PROBLEM DESCRIPTION:
When the line containing "SCREENING ORGANIZED BY MEP LOUCAS FOURLAS" appears in the listing below, set it down along with each later line through the end, exactly as written, and nothing before it.

RECORDS SUPPLIED:
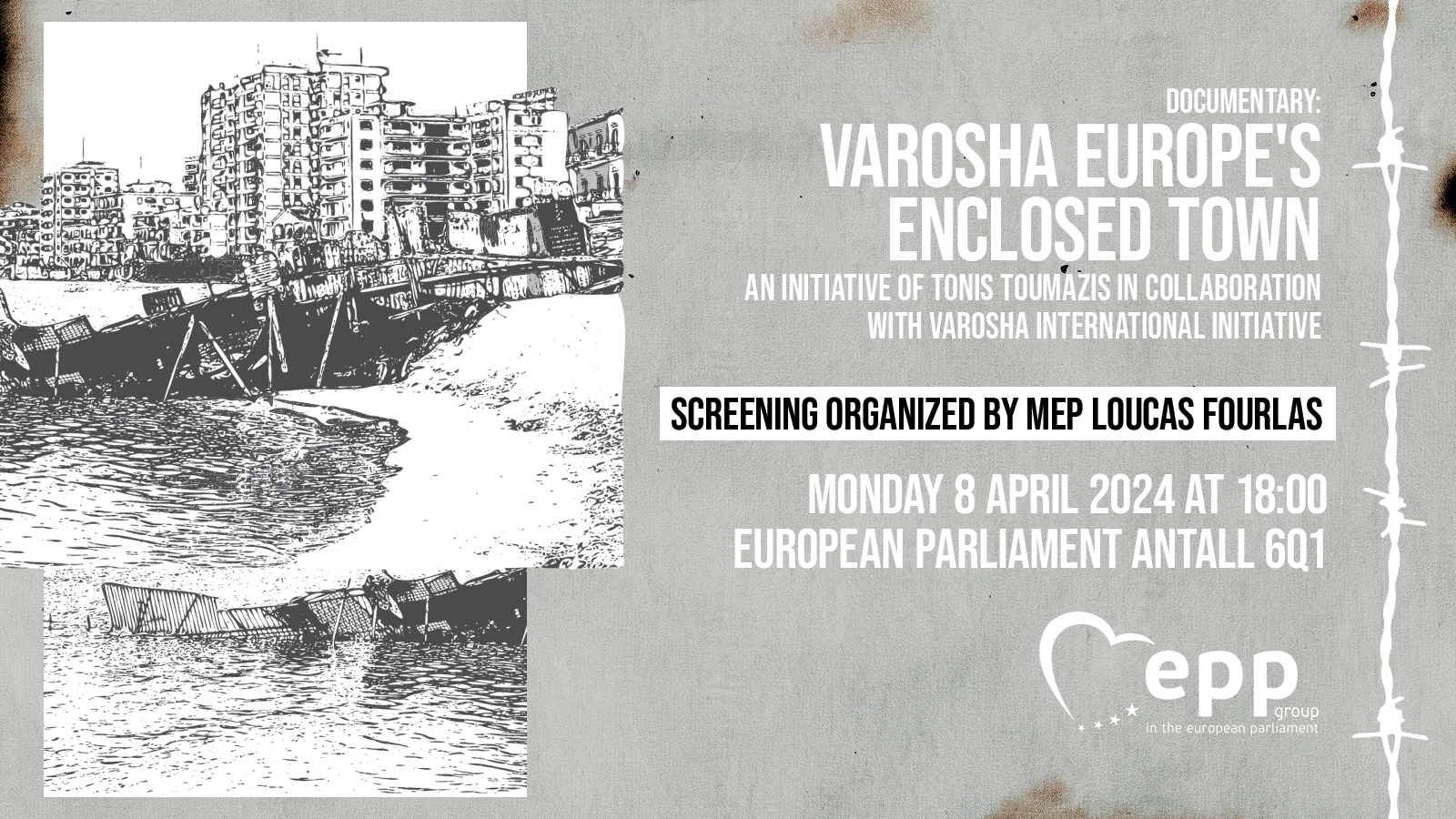 DOCUMENTARY:

VAROSHA EUROPE'S ENCLOSED TOWN

AN INITIATIVE OF TONIS TOUMAZIS IN COLLABORATION WITH VAROSHA INTERNATIONAL INITIATIVE

SCREENING ORGANIZED BY MEP LOUCAS FOURLAS

MONDAY 8 APRIL 2024 AT 18:00
EUROPEAN PARLIAMENT ANTALL 6Q1

epp
group
in the european parliament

WRITTEN REPLY:
SCREENING ORGANIZED BY MEP LOUCAS FOURLAS

MONDAY 8 APRIL 2024 AT 18:00
EUROPEAN PARLIAMENT ANTALL 6Q1

epp
group
in the european parliament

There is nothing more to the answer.